Bradford J. Rodriguez
McMaster University
Computer architecture is presently taught "hands-on" only when adequate VLSI design tools are available. The PISC is a processor constructed from discrete TTL logic, which illustrates the operation of both hardwired and microcoded CPUs. An efficient stack machine is easy to implement, and simple hardware modifications demonstrate interrupts, memory segmentation, microsequencers, parallelism, and pipelining. A standalone PISC board should be an economical and effective tool for teaching processor design.
The study of computer architecture is often an abstract, paper exercise. Students cannot probe the inner workings of a single-chip microprocessor, and few discrete-logic machines are open to student inspection. Only universities that have VLSI design tools can give hands-on experience in processor design and implementation. Less fortunate institutions can only offer their students "book learning."
The Pathetic Instruction Set Computer is a model processor constructed entirely of discrete logic, illustrating the principles of both hardwired and microprogrammed CPUs. Requiring only 22 standard TTL chips (excluding memory), it is well within the ability of a student to construct and understand. Its writeable microprogram store uses inexpensive EPROM and RAM. Being fully static, it can be run at slow clock speeds or manually single-stepped for observation. Simple extensions demonstrate interrupts, split instruction and data spaces, microsequencers, parallelism, and pipelining.

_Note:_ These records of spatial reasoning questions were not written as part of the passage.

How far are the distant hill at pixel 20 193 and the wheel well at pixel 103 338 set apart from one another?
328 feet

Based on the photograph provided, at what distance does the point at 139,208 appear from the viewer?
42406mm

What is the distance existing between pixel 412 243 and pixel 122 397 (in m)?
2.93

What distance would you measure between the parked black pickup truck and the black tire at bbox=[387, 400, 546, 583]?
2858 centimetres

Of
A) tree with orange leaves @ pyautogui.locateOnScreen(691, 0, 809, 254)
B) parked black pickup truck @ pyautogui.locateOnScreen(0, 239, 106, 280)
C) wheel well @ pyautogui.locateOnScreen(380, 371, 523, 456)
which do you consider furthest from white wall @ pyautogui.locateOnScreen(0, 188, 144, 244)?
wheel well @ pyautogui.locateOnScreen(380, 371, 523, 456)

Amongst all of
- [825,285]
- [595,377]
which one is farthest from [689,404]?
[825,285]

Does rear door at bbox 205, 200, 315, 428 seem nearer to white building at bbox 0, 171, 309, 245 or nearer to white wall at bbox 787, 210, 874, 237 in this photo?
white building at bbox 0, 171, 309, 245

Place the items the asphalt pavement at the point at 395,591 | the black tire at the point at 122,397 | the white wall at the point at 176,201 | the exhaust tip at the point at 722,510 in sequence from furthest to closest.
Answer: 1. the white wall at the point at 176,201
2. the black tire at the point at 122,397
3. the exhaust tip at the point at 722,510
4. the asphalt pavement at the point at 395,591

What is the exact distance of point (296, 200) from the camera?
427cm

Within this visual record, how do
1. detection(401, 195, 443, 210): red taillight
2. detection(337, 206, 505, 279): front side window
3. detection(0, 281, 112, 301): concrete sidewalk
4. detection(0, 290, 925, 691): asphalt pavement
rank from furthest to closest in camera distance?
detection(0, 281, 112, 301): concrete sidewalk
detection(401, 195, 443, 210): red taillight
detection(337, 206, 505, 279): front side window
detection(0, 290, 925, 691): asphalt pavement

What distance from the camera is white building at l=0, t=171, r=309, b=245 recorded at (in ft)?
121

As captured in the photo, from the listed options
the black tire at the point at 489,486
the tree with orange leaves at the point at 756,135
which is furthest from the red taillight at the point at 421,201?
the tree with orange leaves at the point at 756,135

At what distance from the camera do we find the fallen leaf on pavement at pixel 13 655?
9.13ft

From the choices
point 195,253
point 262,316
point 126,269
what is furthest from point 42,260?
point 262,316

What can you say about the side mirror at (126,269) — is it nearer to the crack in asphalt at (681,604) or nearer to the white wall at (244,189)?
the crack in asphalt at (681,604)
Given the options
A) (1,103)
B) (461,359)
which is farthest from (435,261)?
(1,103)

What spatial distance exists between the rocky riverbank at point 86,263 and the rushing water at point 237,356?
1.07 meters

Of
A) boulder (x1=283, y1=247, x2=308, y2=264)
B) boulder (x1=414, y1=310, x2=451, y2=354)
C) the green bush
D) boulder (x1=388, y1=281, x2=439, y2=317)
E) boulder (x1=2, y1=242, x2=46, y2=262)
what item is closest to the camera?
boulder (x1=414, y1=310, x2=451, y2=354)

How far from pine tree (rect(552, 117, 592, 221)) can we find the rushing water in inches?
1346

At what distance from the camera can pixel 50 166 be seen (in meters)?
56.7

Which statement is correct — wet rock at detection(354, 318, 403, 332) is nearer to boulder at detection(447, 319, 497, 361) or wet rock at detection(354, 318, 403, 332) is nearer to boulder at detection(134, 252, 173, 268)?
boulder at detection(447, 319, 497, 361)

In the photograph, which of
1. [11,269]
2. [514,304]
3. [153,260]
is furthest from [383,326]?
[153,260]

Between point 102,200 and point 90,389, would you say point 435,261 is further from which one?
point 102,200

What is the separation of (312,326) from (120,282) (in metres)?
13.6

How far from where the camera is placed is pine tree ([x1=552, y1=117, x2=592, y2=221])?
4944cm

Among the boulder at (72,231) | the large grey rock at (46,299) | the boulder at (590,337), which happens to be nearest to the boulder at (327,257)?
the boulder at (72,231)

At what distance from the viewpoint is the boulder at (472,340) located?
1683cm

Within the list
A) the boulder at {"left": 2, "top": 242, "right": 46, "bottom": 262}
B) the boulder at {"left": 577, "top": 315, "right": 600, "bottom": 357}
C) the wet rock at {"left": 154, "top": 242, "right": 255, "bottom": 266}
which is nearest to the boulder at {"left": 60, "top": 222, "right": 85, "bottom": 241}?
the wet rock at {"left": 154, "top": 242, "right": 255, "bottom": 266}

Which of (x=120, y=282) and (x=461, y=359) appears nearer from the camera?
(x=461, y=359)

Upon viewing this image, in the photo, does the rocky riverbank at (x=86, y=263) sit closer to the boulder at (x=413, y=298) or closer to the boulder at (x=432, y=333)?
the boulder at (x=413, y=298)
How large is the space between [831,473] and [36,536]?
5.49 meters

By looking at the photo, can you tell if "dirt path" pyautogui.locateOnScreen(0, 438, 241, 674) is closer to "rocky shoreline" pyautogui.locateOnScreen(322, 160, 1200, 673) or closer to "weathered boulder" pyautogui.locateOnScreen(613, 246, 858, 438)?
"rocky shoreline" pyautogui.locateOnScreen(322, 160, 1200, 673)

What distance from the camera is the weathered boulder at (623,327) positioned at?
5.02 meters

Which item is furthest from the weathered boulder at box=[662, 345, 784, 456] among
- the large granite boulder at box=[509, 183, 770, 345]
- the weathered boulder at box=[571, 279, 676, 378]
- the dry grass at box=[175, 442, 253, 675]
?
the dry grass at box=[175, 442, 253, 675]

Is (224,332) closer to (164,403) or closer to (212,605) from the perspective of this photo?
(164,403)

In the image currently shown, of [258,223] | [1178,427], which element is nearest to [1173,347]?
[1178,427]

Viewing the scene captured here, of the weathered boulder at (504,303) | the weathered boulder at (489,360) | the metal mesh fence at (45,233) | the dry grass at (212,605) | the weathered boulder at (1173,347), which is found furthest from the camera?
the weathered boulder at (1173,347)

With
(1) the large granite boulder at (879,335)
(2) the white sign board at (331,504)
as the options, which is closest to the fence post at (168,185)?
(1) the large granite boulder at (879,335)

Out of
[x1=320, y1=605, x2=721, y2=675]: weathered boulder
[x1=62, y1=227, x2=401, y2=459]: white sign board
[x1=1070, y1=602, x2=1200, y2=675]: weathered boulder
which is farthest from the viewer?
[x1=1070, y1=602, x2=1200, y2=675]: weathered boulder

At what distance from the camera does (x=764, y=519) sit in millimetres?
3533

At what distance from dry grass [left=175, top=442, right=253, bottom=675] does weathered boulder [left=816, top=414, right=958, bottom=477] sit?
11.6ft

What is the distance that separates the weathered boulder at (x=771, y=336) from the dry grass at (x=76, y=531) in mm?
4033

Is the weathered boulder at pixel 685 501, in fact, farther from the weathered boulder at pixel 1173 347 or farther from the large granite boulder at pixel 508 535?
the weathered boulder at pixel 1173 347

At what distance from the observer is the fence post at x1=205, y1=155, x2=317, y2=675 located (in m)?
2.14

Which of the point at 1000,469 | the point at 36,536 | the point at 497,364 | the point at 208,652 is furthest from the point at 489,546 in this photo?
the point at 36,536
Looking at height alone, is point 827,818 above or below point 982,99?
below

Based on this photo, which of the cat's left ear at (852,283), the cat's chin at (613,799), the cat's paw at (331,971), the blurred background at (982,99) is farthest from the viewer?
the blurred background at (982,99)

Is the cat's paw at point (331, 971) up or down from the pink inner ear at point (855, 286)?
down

The PISC-1a processor (Fig. 1) is designed to achieve a maximum of functionality with a minimum of logic. It is remarkable for having only 16 internal control signals, and thus a horizontal (unencoded) microinstruction only 16 bits long!
The ALU comprises four 74181s, which can perform the arithmetic operations of add, subtract, increment, and decrement, plus all logical operations, on 16-bit numbers. A programmable status latch and a 4-way multiplexer for the carry input complete the ALU logic. Eight 74172s provide eight 16-bit registers in a three-port register file. This file may simultaneously write one register ("A"), read a second ("B"), and read or write a third ("C"). In a single clock cycle, the following occurs:
a) one register is output to the Address bus and the ALU's A
input;
b1) another register may be output to the Data bus and the ALU's
B input; or
b2) data from memory may be input to another register;
c) an ALU function is applied to A (and perhaps B) and the
result is stored in the first (address) register.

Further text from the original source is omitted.